*** EXERCISE TEXT ***

Focusing on lives\, one candid frame after another

Focusing on lives, one candid frame after another

Photographer Nabarupa Bhattacharjee speaks about photography — which is her first love — being India’s first artist-in-residence for Escapist Art Movement,Texas, and forming an inventory of filmmaker Ritwik Ghatak’s oeuvre.

art and culture Updated: Apr 04, 2019 11:21 IST
Nabarupa Bhattacharjee is India’s first artist-in-residence for the Escapist Art Movement in Texas, USA.

Armed with a fancy phone and an active presence on a photo sharing network, anybody can be a photographer these days. But for Kolkata-born Nabarupa Bhattacharjee, it’s all about finding one’s own style of expression.

“Photography is a medium of expression, but then what is your expression?” she asks. “Any young artist or photographer should read about sociology, politics. What’s happening in the world in the artistic and the socio-political spheres? Those areas have stories, and photography is a medium to bring out those stories,” the 30-year-old shares.

Bhattacharjee is India’s first artist-in-residence for Escapist Art Movement, Texas, USA. The residency was life-changing for her as it led to her photo-biographical book on artist and founder of Escapism, John Ross Palmer. The Escapist Mentorship program is free of cost, bridging the gap between the practitioner and the art industry.

Her book on John Ross Palmer, founder of the Escapist Art Movement.

“I’d been following his work for over two years and all this while looking up to him. I was very curious and had applied, although my intention was to document the life of John Palmer. I really wanted to capture the artist, his mission and vision towards art. I thought If I had to do a book on him, I can do within six months. He was bridging the gap between practitioners and art industry. There are now hundred of artists in Texas who have done this and are doing really great. I saw how John helps them, even without taking any money, and provides them the right studio, platform, teaches them how to build your canvas from scratch. He was teaching something that you don’t get
in art universities,” says Bhattacharjee, who is an alumni of Shari Academy, Mumbai, and London College of Communication,UAL.

*** EXTRACTED MATERIAL ***

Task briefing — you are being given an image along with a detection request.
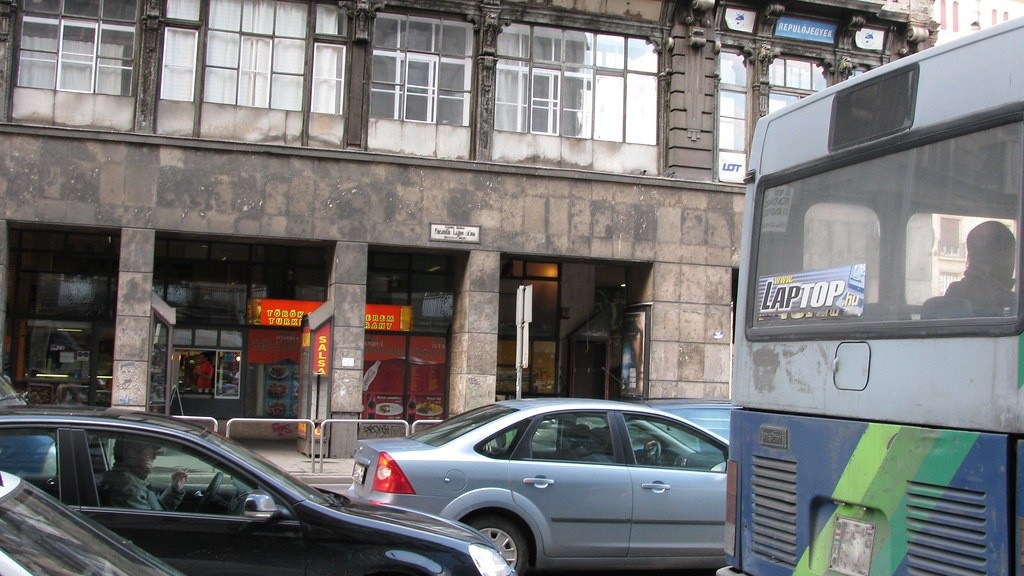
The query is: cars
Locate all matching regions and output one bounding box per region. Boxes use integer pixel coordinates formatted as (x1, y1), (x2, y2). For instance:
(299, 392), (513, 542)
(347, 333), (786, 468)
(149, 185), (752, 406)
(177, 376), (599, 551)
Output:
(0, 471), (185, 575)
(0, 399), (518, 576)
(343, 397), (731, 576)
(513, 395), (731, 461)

***
*** EXTRACTED MATERIAL ***

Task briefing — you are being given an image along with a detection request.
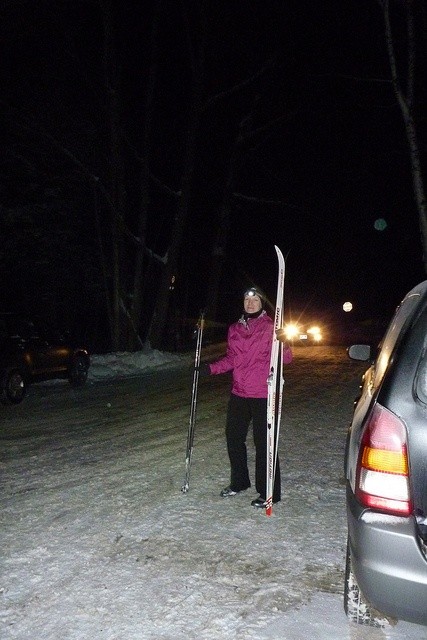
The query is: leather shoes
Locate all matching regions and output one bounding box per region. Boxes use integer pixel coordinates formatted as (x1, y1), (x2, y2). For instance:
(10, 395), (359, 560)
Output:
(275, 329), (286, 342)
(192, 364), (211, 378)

***

**PROBLEM SET**
(a) Rewrite the paragraph of the article about Nabarupa Bhattacharjee that begins "Bhattacharjee is India’s first artist-in-residence" as a short bulleted list that keeps its main facts.
(b) Decide whether each statement agrees with the article about Nabarupa Bhattacharjee. Answer yes or no for each, and quote the words from the article that decide it.
(i) Bhattacharjee was born in Kolkata.
(ii) The Escapist Mentorship program charges its participants a fee.
(iii) Bhattacharjee is 30 years old.
None of the entries are used for any task.

**RESPONSES**
(a)
- Bhattacharjee is India’s first artist-in-residence for the Escapist Art Movement in Texas, USA.
- The residency changed her life and led to her photo-biographical book on John Ross Palmer, the artist who founded Escapism.
- The Escapist Mentorship program is free and bridges the gap between practitioners and the art industry.

(b)
(i) Yes: "Kolkata-born Nabarupa Bhattacharjee"
(ii) No: "The Escapist Mentorship program is free of cost"
(iii) Yes: "the 30-year-old shares"